> _What the exercise asks_:
Extract each line of the items below that contains the word "sign", reproducing every such line in full.

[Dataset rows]
....
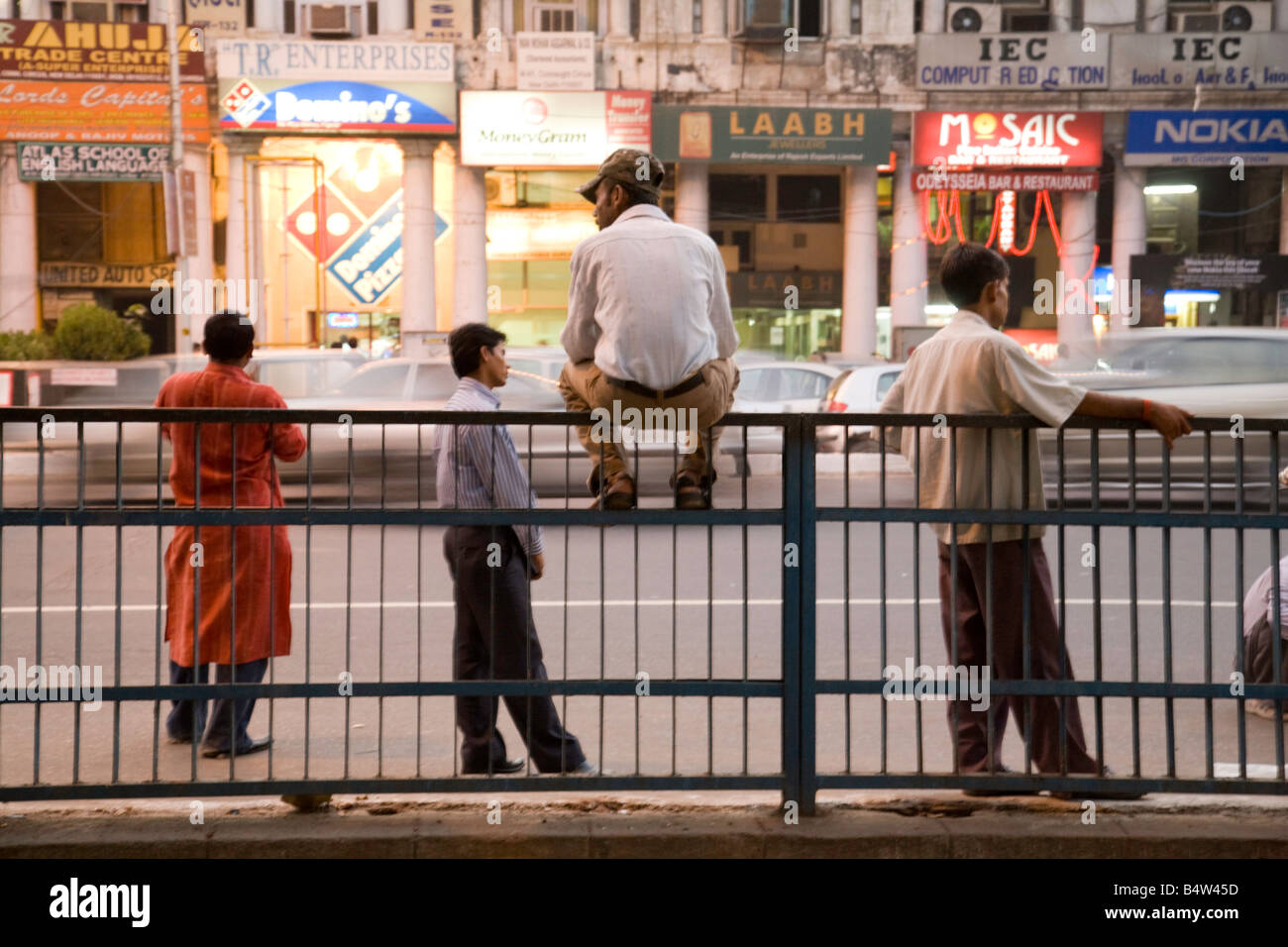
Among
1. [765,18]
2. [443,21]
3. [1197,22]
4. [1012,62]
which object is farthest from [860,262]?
....
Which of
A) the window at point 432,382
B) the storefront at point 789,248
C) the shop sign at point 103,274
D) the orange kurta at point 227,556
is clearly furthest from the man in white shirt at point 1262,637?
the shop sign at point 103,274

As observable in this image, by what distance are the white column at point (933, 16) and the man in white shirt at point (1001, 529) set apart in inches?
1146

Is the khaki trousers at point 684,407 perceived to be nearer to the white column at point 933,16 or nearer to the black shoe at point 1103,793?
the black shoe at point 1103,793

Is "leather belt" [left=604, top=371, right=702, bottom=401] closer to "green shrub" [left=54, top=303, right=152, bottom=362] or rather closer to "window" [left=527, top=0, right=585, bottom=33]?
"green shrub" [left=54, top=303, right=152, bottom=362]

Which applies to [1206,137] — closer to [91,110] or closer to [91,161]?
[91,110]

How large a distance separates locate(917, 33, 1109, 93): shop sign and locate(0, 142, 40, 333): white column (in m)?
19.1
....
> _Exercise result_:
C) the shop sign at point 103,274
the shop sign at point 103,274
How large a distance separates locate(917, 33, 1109, 93): shop sign and locate(0, 142, 40, 333): white column (in m)?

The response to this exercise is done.